Мои родители и Авхачиха решили следующей весной обменяться глазками с этих деревьев. У мамы была легкая рука: все, что ни привьет, обязательно приживается. Наверное, и дули возьмутся. Яблоки имени Марины она не считала самыми лучшими, даже удивлялась: «И чего Авхачиха польстилась на них? Ну да ладно! Помогу я ей привить деревце. Мне не жалко».

Зойка больше не играла со мной в «американку» и вообще делала вид, что ничего особенного тогда не произошло. Иногда, когда из города приходило письмо от Ольги, она сообщала: «Тебе привет передают, а Мишке — нет».

«Ну и что?» — думал я про себя. Может, и нет нужды в приветах ему. Наверное, она ему сама пишет. Мишка-то, как Ольга уехала, ходил смурной и, что странно, даже перестал рассказывать всякие похабные анекдоты. Сразу видно: переживает. Но потом как-то незаметно он снова стал прежним Мишкой — веселым, шкодливым, уверенным и циничным. Впрочем, мне до него нет никакого дела. И он меня не трогал, потому что, наверное, помнил ту драку. И помнил, какой я бываю бешеный. А я и сам удивлялся: что тогда на меня нашло?

А еще я похоронил всех своих пластилиновых человечков. Для них мне отвели местечко на книжной полке. Иногда мама с умилением взирала на фигурки и вздыхала: «Паша, у тебя талант. Эх, была бы в поселке художественная школа!».

Никакого особенного таланта за собой я не чувствовал. Ну, нравилось мне лепить фигурки — и все. Что тут такого? К тому же какое-то детское занятие, несерьезное. Вон в газетах пишут: школьники собирают модели самолетов и машин, придумывают особенные механизмы, изобретают всякие полезные вещи, производят опыты с растениями — сам Мичурин их бы благословил. А у меня — баловство, шутка…

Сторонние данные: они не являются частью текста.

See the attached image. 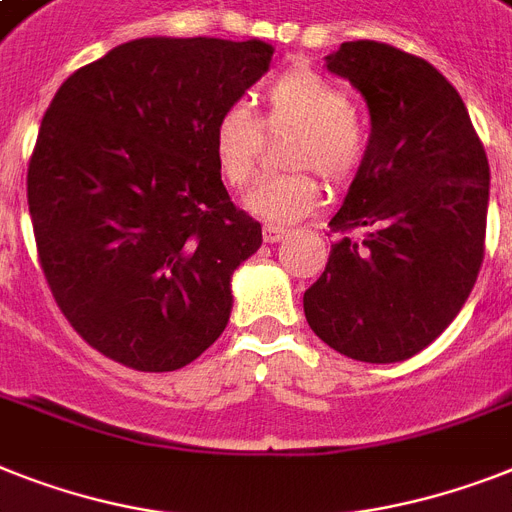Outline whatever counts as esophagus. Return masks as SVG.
Returning a JSON list of instances; mask_svg holds the SVG:
<instances>
[{"label": "esophagus", "instance_id": "esophagus-1", "mask_svg": "<svg viewBox=\"0 0 512 512\" xmlns=\"http://www.w3.org/2000/svg\"><path fill=\"white\" fill-rule=\"evenodd\" d=\"M289 234V231H286L284 226H273V223H268V226L263 228V239L268 244H276V242H281V239H284V236Z\"/></svg>", "mask_w": 512, "mask_h": 512}]
</instances>
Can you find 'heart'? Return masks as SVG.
Returning <instances> with one entry per match:
<instances>
[{
	"instance_id": "1",
	"label": "heart",
	"mask_w": 512,
	"mask_h": 512,
	"mask_svg": "<svg viewBox=\"0 0 512 512\" xmlns=\"http://www.w3.org/2000/svg\"><path fill=\"white\" fill-rule=\"evenodd\" d=\"M284 162L292 170L260 178L244 199L252 215L284 226L321 205L323 184L315 169L334 186L350 184L365 160V136L352 110L350 94L310 68L278 73L263 94V115L228 105L215 115L210 149L223 184L244 189L263 157L265 134H292Z\"/></svg>"
}]
</instances>
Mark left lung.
I'll use <instances>...</instances> for the list:
<instances>
[{
    "mask_svg": "<svg viewBox=\"0 0 512 512\" xmlns=\"http://www.w3.org/2000/svg\"><path fill=\"white\" fill-rule=\"evenodd\" d=\"M328 70L365 97L371 139L328 223L339 242L305 292V318L352 360L397 363L429 347L476 284L489 162L455 86L423 57L347 41Z\"/></svg>",
    "mask_w": 512,
    "mask_h": 512,
    "instance_id": "8db88e82",
    "label": "left lung"
}]
</instances>
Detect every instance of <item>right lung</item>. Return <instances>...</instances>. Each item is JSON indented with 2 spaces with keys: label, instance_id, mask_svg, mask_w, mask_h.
<instances>
[{
  "label": "right lung",
  "instance_id": "right-lung-1",
  "mask_svg": "<svg viewBox=\"0 0 512 512\" xmlns=\"http://www.w3.org/2000/svg\"><path fill=\"white\" fill-rule=\"evenodd\" d=\"M263 41L136 39L54 94L28 162L52 297L83 342L144 373L178 371L223 334L231 273L263 228L231 202L210 128L268 70Z\"/></svg>",
  "mask_w": 512,
  "mask_h": 512
}]
</instances>
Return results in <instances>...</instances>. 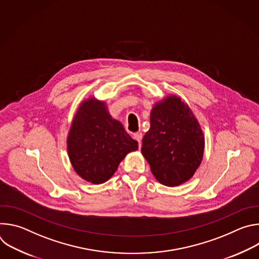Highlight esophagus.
<instances>
[{"instance_id": "obj_1", "label": "esophagus", "mask_w": 259, "mask_h": 259, "mask_svg": "<svg viewBox=\"0 0 259 259\" xmlns=\"http://www.w3.org/2000/svg\"><path fill=\"white\" fill-rule=\"evenodd\" d=\"M133 138L140 144V142H141V139H142V133L141 132H137V133H135L134 135H133Z\"/></svg>"}]
</instances>
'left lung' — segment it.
<instances>
[{
  "label": "left lung",
  "instance_id": "obj_1",
  "mask_svg": "<svg viewBox=\"0 0 259 259\" xmlns=\"http://www.w3.org/2000/svg\"><path fill=\"white\" fill-rule=\"evenodd\" d=\"M205 138L190 106L176 95L157 102L141 153L156 179L167 187L190 180L204 155Z\"/></svg>",
  "mask_w": 259,
  "mask_h": 259
}]
</instances>
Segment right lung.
I'll return each instance as SVG.
<instances>
[{"instance_id": "obj_1", "label": "right lung", "mask_w": 259, "mask_h": 259, "mask_svg": "<svg viewBox=\"0 0 259 259\" xmlns=\"http://www.w3.org/2000/svg\"><path fill=\"white\" fill-rule=\"evenodd\" d=\"M66 144L73 170L93 184L107 181L126 155L138 150L137 141L109 115L105 102L95 97L80 104Z\"/></svg>"}]
</instances>
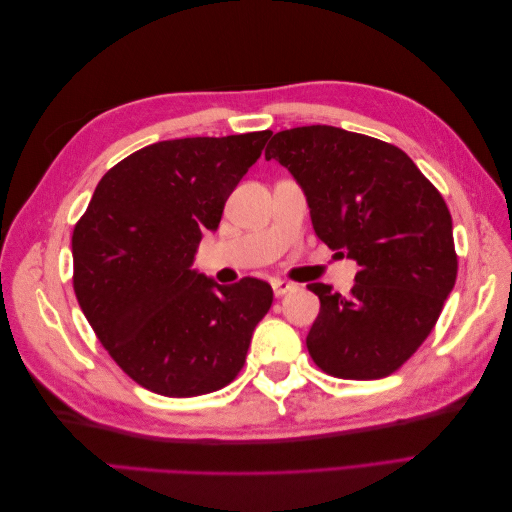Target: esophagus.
<instances>
[{
    "label": "esophagus",
    "instance_id": "34e87169",
    "mask_svg": "<svg viewBox=\"0 0 512 512\" xmlns=\"http://www.w3.org/2000/svg\"><path fill=\"white\" fill-rule=\"evenodd\" d=\"M271 286H273V294H275L277 299L286 297V294L297 290V284H290V282H284V280H275Z\"/></svg>",
    "mask_w": 512,
    "mask_h": 512
}]
</instances>
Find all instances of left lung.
<instances>
[{
	"label": "left lung",
	"instance_id": "1",
	"mask_svg": "<svg viewBox=\"0 0 512 512\" xmlns=\"http://www.w3.org/2000/svg\"><path fill=\"white\" fill-rule=\"evenodd\" d=\"M265 158L301 183L318 239L359 262L348 297L307 286L320 299L309 356L335 378L391 376L436 327L457 280L442 194L399 147L333 126L277 132Z\"/></svg>",
	"mask_w": 512,
	"mask_h": 512
}]
</instances>
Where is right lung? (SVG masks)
I'll return each mask as SVG.
<instances>
[{
  "label": "right lung",
  "instance_id": "obj_1",
  "mask_svg": "<svg viewBox=\"0 0 512 512\" xmlns=\"http://www.w3.org/2000/svg\"><path fill=\"white\" fill-rule=\"evenodd\" d=\"M271 130L153 143L100 179L74 226V292L113 361L145 389L196 397L243 369L256 324L273 303L267 282L220 286L192 271L203 230Z\"/></svg>",
  "mask_w": 512,
  "mask_h": 512
}]
</instances>
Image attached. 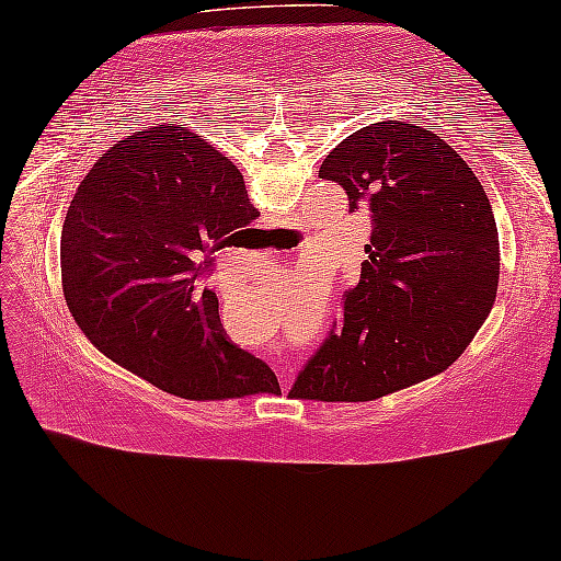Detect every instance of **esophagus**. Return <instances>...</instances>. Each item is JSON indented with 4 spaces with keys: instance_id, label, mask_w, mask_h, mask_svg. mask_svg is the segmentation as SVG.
I'll use <instances>...</instances> for the list:
<instances>
[{
    "instance_id": "esophagus-1",
    "label": "esophagus",
    "mask_w": 561,
    "mask_h": 561,
    "mask_svg": "<svg viewBox=\"0 0 561 561\" xmlns=\"http://www.w3.org/2000/svg\"><path fill=\"white\" fill-rule=\"evenodd\" d=\"M280 381H283V389H290V383H293V368H288V366H283V370H280Z\"/></svg>"
}]
</instances>
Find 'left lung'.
I'll return each mask as SVG.
<instances>
[{"mask_svg": "<svg viewBox=\"0 0 561 561\" xmlns=\"http://www.w3.org/2000/svg\"><path fill=\"white\" fill-rule=\"evenodd\" d=\"M351 210L374 220L368 261L343 318L300 370L293 396L370 401L442 374L486 321L499 286V232L467 160L431 127H360L323 160Z\"/></svg>", "mask_w": 561, "mask_h": 561, "instance_id": "1", "label": "left lung"}]
</instances>
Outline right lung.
<instances>
[{
    "mask_svg": "<svg viewBox=\"0 0 561 561\" xmlns=\"http://www.w3.org/2000/svg\"><path fill=\"white\" fill-rule=\"evenodd\" d=\"M255 215L240 170L201 135L172 125L127 135L67 210V308L98 351L180 399L280 391L268 364L226 339L203 286L210 255Z\"/></svg>",
    "mask_w": 561,
    "mask_h": 561,
    "instance_id": "1",
    "label": "right lung"
}]
</instances>
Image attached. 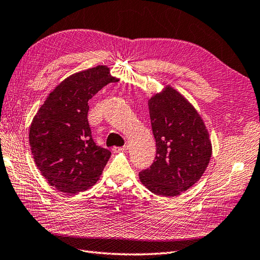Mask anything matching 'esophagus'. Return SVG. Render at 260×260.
<instances>
[{
  "mask_svg": "<svg viewBox=\"0 0 260 260\" xmlns=\"http://www.w3.org/2000/svg\"><path fill=\"white\" fill-rule=\"evenodd\" d=\"M128 149V145H124L123 147H113V150L114 151H126Z\"/></svg>",
  "mask_w": 260,
  "mask_h": 260,
  "instance_id": "obj_1",
  "label": "esophagus"
}]
</instances>
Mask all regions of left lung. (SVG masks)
I'll use <instances>...</instances> for the list:
<instances>
[{"mask_svg": "<svg viewBox=\"0 0 260 260\" xmlns=\"http://www.w3.org/2000/svg\"><path fill=\"white\" fill-rule=\"evenodd\" d=\"M156 157L139 172L152 193L177 197L200 180L210 162L212 144L203 119L192 104L167 85L148 101Z\"/></svg>", "mask_w": 260, "mask_h": 260, "instance_id": "8db88e82", "label": "left lung"}]
</instances>
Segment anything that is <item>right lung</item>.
Returning <instances> with one entry per match:
<instances>
[{"label":"right lung","instance_id":"1","mask_svg":"<svg viewBox=\"0 0 260 260\" xmlns=\"http://www.w3.org/2000/svg\"><path fill=\"white\" fill-rule=\"evenodd\" d=\"M118 79L110 68L98 66L64 79L32 118L29 145L37 168L46 180L64 193L91 188L111 157L96 146L88 122L89 100Z\"/></svg>","mask_w":260,"mask_h":260}]
</instances>
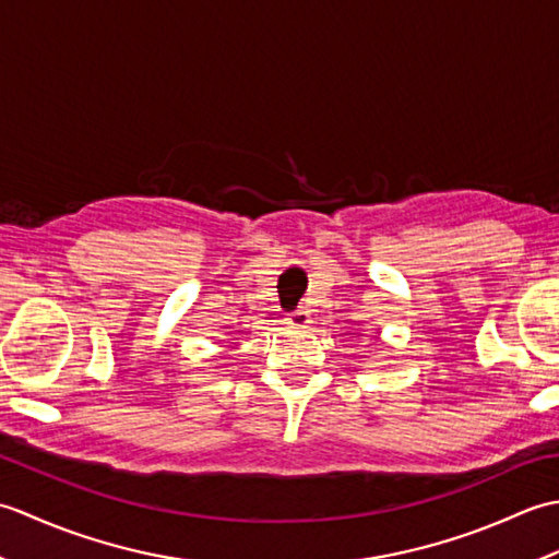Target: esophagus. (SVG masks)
I'll list each match as a JSON object with an SVG mask.
<instances>
[{"mask_svg": "<svg viewBox=\"0 0 559 559\" xmlns=\"http://www.w3.org/2000/svg\"><path fill=\"white\" fill-rule=\"evenodd\" d=\"M310 322L312 319H310V310H307V307H298V310L290 312L286 319V324L293 329H307V324Z\"/></svg>", "mask_w": 559, "mask_h": 559, "instance_id": "esophagus-1", "label": "esophagus"}]
</instances>
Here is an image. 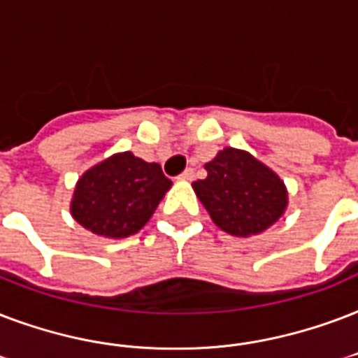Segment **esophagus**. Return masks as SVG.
I'll return each instance as SVG.
<instances>
[{
	"label": "esophagus",
	"instance_id": "obj_1",
	"mask_svg": "<svg viewBox=\"0 0 358 358\" xmlns=\"http://www.w3.org/2000/svg\"><path fill=\"white\" fill-rule=\"evenodd\" d=\"M177 179H179V181H192V179H194V170H192V168H187V170L182 171L181 176L177 177Z\"/></svg>",
	"mask_w": 358,
	"mask_h": 358
}]
</instances>
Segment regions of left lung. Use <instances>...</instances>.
I'll use <instances>...</instances> for the list:
<instances>
[{
    "label": "left lung",
    "instance_id": "8db88e82",
    "mask_svg": "<svg viewBox=\"0 0 358 358\" xmlns=\"http://www.w3.org/2000/svg\"><path fill=\"white\" fill-rule=\"evenodd\" d=\"M207 177L192 188L213 222L234 237L263 234L284 217L289 198L284 181L248 151L224 148L205 164Z\"/></svg>",
    "mask_w": 358,
    "mask_h": 358
}]
</instances>
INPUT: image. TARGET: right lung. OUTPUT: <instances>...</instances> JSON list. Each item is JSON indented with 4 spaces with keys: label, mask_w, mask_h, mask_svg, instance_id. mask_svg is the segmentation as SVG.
<instances>
[{
    "label": "right lung",
    "mask_w": 358,
    "mask_h": 358,
    "mask_svg": "<svg viewBox=\"0 0 358 358\" xmlns=\"http://www.w3.org/2000/svg\"><path fill=\"white\" fill-rule=\"evenodd\" d=\"M170 188L171 181L157 162L123 151L82 173L71 199V215L91 234L124 239L149 222Z\"/></svg>",
    "instance_id": "add662e5"
}]
</instances>
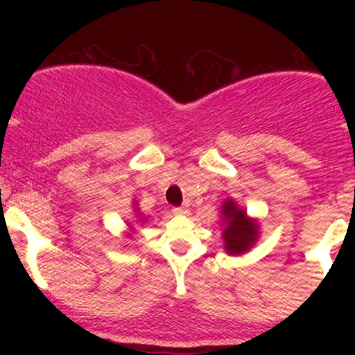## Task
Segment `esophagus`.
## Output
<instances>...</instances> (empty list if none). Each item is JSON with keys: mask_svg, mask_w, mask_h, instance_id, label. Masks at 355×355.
I'll use <instances>...</instances> for the list:
<instances>
[{"mask_svg": "<svg viewBox=\"0 0 355 355\" xmlns=\"http://www.w3.org/2000/svg\"><path fill=\"white\" fill-rule=\"evenodd\" d=\"M173 214H175V215H189V214H190V210H189V207H187V205L175 207V209H173Z\"/></svg>", "mask_w": 355, "mask_h": 355, "instance_id": "obj_1", "label": "esophagus"}]
</instances>
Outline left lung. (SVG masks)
<instances>
[{
    "mask_svg": "<svg viewBox=\"0 0 355 355\" xmlns=\"http://www.w3.org/2000/svg\"><path fill=\"white\" fill-rule=\"evenodd\" d=\"M220 225L223 248L229 255L239 257L247 254L260 237L259 220L248 217L247 210L234 198H227L220 207Z\"/></svg>",
    "mask_w": 355,
    "mask_h": 355,
    "instance_id": "8db88e82",
    "label": "left lung"
}]
</instances>
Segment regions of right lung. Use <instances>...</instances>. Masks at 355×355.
Here are the masks:
<instances>
[{"label": "right lung", "mask_w": 355, "mask_h": 355, "mask_svg": "<svg viewBox=\"0 0 355 355\" xmlns=\"http://www.w3.org/2000/svg\"><path fill=\"white\" fill-rule=\"evenodd\" d=\"M132 209H133V217H135V222L137 223H144V222H146V220H148V217H146L145 214H141L140 209H138V202L137 200H133ZM126 225H128V230L125 232V237L126 239H132L133 235H135V229H133L132 223H126Z\"/></svg>", "instance_id": "obj_1"}]
</instances>
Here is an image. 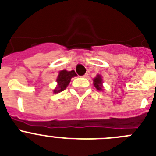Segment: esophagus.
<instances>
[{
  "mask_svg": "<svg viewBox=\"0 0 156 156\" xmlns=\"http://www.w3.org/2000/svg\"><path fill=\"white\" fill-rule=\"evenodd\" d=\"M88 73H86V74H85V75H84L82 77H83V78H87V77H88Z\"/></svg>",
  "mask_w": 156,
  "mask_h": 156,
  "instance_id": "esophagus-1",
  "label": "esophagus"
}]
</instances>
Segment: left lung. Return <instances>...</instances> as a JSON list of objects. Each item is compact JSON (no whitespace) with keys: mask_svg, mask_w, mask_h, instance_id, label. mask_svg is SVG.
Listing matches in <instances>:
<instances>
[{"mask_svg":"<svg viewBox=\"0 0 156 156\" xmlns=\"http://www.w3.org/2000/svg\"><path fill=\"white\" fill-rule=\"evenodd\" d=\"M93 84L95 85V87L97 88L98 90L101 91L102 90V77L100 76L99 75H98L97 76L95 77V78L93 79Z\"/></svg>","mask_w":156,"mask_h":156,"instance_id":"1","label":"left lung"}]
</instances>
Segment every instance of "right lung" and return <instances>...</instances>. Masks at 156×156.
<instances>
[{"mask_svg": "<svg viewBox=\"0 0 156 156\" xmlns=\"http://www.w3.org/2000/svg\"><path fill=\"white\" fill-rule=\"evenodd\" d=\"M76 75L75 71H68L66 70H63V71H60L57 78V86L54 90V93H58V92L64 91L69 85L71 78L76 76Z\"/></svg>", "mask_w": 156, "mask_h": 156, "instance_id": "1", "label": "right lung"}]
</instances>
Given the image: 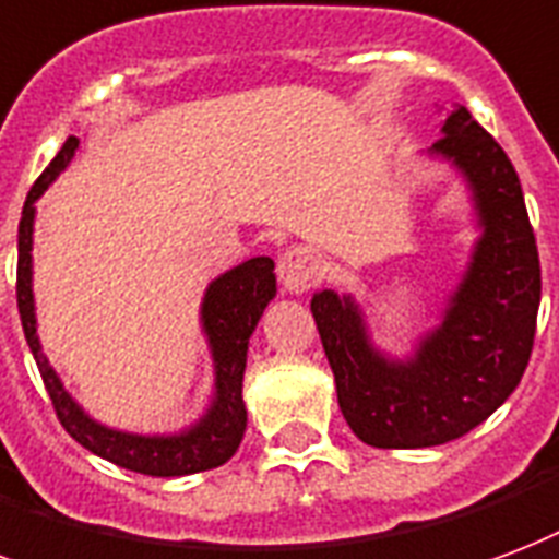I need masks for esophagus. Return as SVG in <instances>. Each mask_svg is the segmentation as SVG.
<instances>
[{
  "label": "esophagus",
  "mask_w": 559,
  "mask_h": 559,
  "mask_svg": "<svg viewBox=\"0 0 559 559\" xmlns=\"http://www.w3.org/2000/svg\"><path fill=\"white\" fill-rule=\"evenodd\" d=\"M317 272H320V266H317V258L311 254V248L293 246L278 258L281 287L293 293V296L311 290V284L317 281Z\"/></svg>",
  "instance_id": "obj_1"
}]
</instances>
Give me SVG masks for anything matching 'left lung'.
<instances>
[{
    "label": "left lung",
    "mask_w": 559,
    "mask_h": 559,
    "mask_svg": "<svg viewBox=\"0 0 559 559\" xmlns=\"http://www.w3.org/2000/svg\"><path fill=\"white\" fill-rule=\"evenodd\" d=\"M427 153L465 180L479 230L436 329L394 358L376 346L349 293L317 290L311 299L341 412L370 448L462 438L503 406L531 361L543 275L519 175L465 106L450 109Z\"/></svg>",
    "instance_id": "left-lung-1"
}]
</instances>
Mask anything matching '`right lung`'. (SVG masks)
I'll list each match as a JSON object with an SVG mask.
<instances>
[{"label": "right lung", "mask_w": 559, "mask_h": 559, "mask_svg": "<svg viewBox=\"0 0 559 559\" xmlns=\"http://www.w3.org/2000/svg\"><path fill=\"white\" fill-rule=\"evenodd\" d=\"M80 151V139L70 135L64 147L56 153V159L47 165V171L37 177L16 230V308L23 320V334L32 355H35L40 379L47 384L49 400L56 406L61 427L80 441L82 448L109 459L135 474L147 477H186L198 471H210L225 465L234 456L246 432L248 412L242 403V376H246L248 341L258 329L266 305L275 299V263L272 258H251L239 266L227 269L225 275L210 281L201 301V332L206 337V349L213 358V396L204 415L192 427L165 436H142V432H123L111 429L85 412L70 396L59 373L44 355L40 337H37L35 317V290H32V242H35V201L47 186L56 183V177L70 165Z\"/></svg>", "instance_id": "1"}]
</instances>
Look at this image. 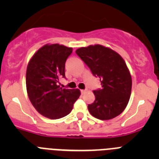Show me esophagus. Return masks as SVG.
Instances as JSON below:
<instances>
[{"label": "esophagus", "instance_id": "1", "mask_svg": "<svg viewBox=\"0 0 159 159\" xmlns=\"http://www.w3.org/2000/svg\"><path fill=\"white\" fill-rule=\"evenodd\" d=\"M87 92H88V90H87V89H85V90H81V93H82V94H85Z\"/></svg>", "mask_w": 159, "mask_h": 159}]
</instances>
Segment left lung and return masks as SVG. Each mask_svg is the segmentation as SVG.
Listing matches in <instances>:
<instances>
[{
  "instance_id": "1",
  "label": "left lung",
  "mask_w": 159,
  "mask_h": 159,
  "mask_svg": "<svg viewBox=\"0 0 159 159\" xmlns=\"http://www.w3.org/2000/svg\"><path fill=\"white\" fill-rule=\"evenodd\" d=\"M75 53L100 79L102 88L93 91L95 100L88 106L91 115L101 120L120 115L127 106L132 87L131 75L123 57L100 44L80 48Z\"/></svg>"
}]
</instances>
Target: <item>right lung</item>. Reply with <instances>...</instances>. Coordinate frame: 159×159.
<instances>
[{
    "label": "right lung",
    "instance_id": "obj_1",
    "mask_svg": "<svg viewBox=\"0 0 159 159\" xmlns=\"http://www.w3.org/2000/svg\"><path fill=\"white\" fill-rule=\"evenodd\" d=\"M72 48L47 43L29 60L26 88L29 100L40 115L51 119L63 118L72 110L80 91L60 88L59 79L65 77L66 60Z\"/></svg>",
    "mask_w": 159,
    "mask_h": 159
}]
</instances>
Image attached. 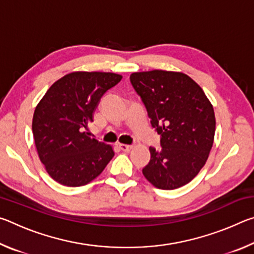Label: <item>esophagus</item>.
<instances>
[{"instance_id": "1", "label": "esophagus", "mask_w": 254, "mask_h": 254, "mask_svg": "<svg viewBox=\"0 0 254 254\" xmlns=\"http://www.w3.org/2000/svg\"><path fill=\"white\" fill-rule=\"evenodd\" d=\"M119 148L120 150H122L124 152H128L130 150H132L133 145H127V144H119Z\"/></svg>"}]
</instances>
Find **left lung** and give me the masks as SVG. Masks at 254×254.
<instances>
[{
	"instance_id": "left-lung-1",
	"label": "left lung",
	"mask_w": 254,
	"mask_h": 254,
	"mask_svg": "<svg viewBox=\"0 0 254 254\" xmlns=\"http://www.w3.org/2000/svg\"><path fill=\"white\" fill-rule=\"evenodd\" d=\"M130 81L160 134V150L150 147L142 174L154 187L171 190L194 179L213 147L215 114L200 86L183 72H133Z\"/></svg>"
}]
</instances>
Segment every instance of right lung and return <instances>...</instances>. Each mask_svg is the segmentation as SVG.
<instances>
[{
  "label": "right lung",
  "mask_w": 254,
  "mask_h": 254,
  "mask_svg": "<svg viewBox=\"0 0 254 254\" xmlns=\"http://www.w3.org/2000/svg\"><path fill=\"white\" fill-rule=\"evenodd\" d=\"M121 79L113 72H70L51 85L37 105L34 143L47 173L57 183L84 186L114 157L111 145L88 136V123L101 97Z\"/></svg>",
  "instance_id": "obj_1"
}]
</instances>
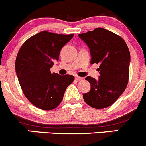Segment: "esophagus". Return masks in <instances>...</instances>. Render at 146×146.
Masks as SVG:
<instances>
[{
  "instance_id": "obj_1",
  "label": "esophagus",
  "mask_w": 146,
  "mask_h": 146,
  "mask_svg": "<svg viewBox=\"0 0 146 146\" xmlns=\"http://www.w3.org/2000/svg\"><path fill=\"white\" fill-rule=\"evenodd\" d=\"M75 79H76V81H81L83 79V78L81 77V76H75Z\"/></svg>"
}]
</instances>
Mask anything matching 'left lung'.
I'll use <instances>...</instances> for the list:
<instances>
[{"label":"left lung","mask_w":146,"mask_h":146,"mask_svg":"<svg viewBox=\"0 0 146 146\" xmlns=\"http://www.w3.org/2000/svg\"><path fill=\"white\" fill-rule=\"evenodd\" d=\"M90 50L91 64H100L99 79L85 78L91 84L83 94L84 102L94 109L113 104L123 93L128 83L130 52L123 40L113 32L102 27L79 34Z\"/></svg>","instance_id":"left-lung-1"}]
</instances>
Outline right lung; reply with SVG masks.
<instances>
[{
	"label": "right lung",
	"mask_w": 146,
	"mask_h": 146,
	"mask_svg": "<svg viewBox=\"0 0 146 146\" xmlns=\"http://www.w3.org/2000/svg\"><path fill=\"white\" fill-rule=\"evenodd\" d=\"M74 34L62 35L42 31L27 39L21 46L15 60V71L25 97L36 107L52 110L61 103L72 75L51 73L58 61L61 49Z\"/></svg>",
	"instance_id": "1"
}]
</instances>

Среди пластилиновых человечков выделялась фигурка принцессы. Я лепил ее особенно старательно, а корону сделал из тонкой медной проволоки: начищенная до блеска, она сияла золотом и тем самым отвлекала внимание от лица принцессы. Если бы мама присмотрелась внимательнее, то поняла бы: куколка похожа на Ольгу, разве что холоднее и надменнее — недоступная далекая красотка, равнодушно взирающая на мир, простершийся у ее ног.

Наверное, я сделал что-то не так. Взял фигурку принцессы и смял ее. А потом и других пластилиновых человечков тоже измял. Они превратились в серые липкие комочки. Я их сминал, пока не образовался один большой комок. Кладбище пластилиновых человечков.

Получившийся комок пластилина потом пригодился маме. Она отщипывала от него кусочек, скатывала его в длинную тонюсенькую колбаску и замазывала щели в оконных рамах.

Часть вторая, или Камушек из бухты Тихой

(Прошло много лет)

Я переставил телефон на край стола, положил по правую руку стопку чистой бумаги, пододвинул к себе раскрытую папку, куда поместил купленный в обеденный перерыв новый детектив Марининой. Если войдет кто-то из сослуживцев, всегда можно сделать вид, что усердно штудируешь какие-то документы — то ли отчеты о лабораторных исследованиях, то ли статьи коллег из смежных институтов, то ли собственные черновики и записи. Короче, ушел в работу с головой.

Сегодня не хотелось корпеть над составлением таблицы, которая нужна шефу для докторской диссертации. Ладно бы для его личной — тут бы я расстарался. Все-таки Игорь Петрович порядочный мужик, без натяжек — крупный ученый и всякое такое, ему просто некогда самому заниматься вычерчиванием многочисленных графиков, таблиц, схем. Они нужны как иллюстративный материал, и обычно его делал лаборант Андрей, но, как на грех, он второй месяц сидел дома с загипсованной ногой: побежал к трамваю, поскользнулся, упал — перелом, гипс, больничный. А здесь, в такую духоту и зной майся за него! Хоть бы кондиционер, что ли, наконец отремонтировали: вместо холода он гнал в комнату теплую, липкую струю воздуха.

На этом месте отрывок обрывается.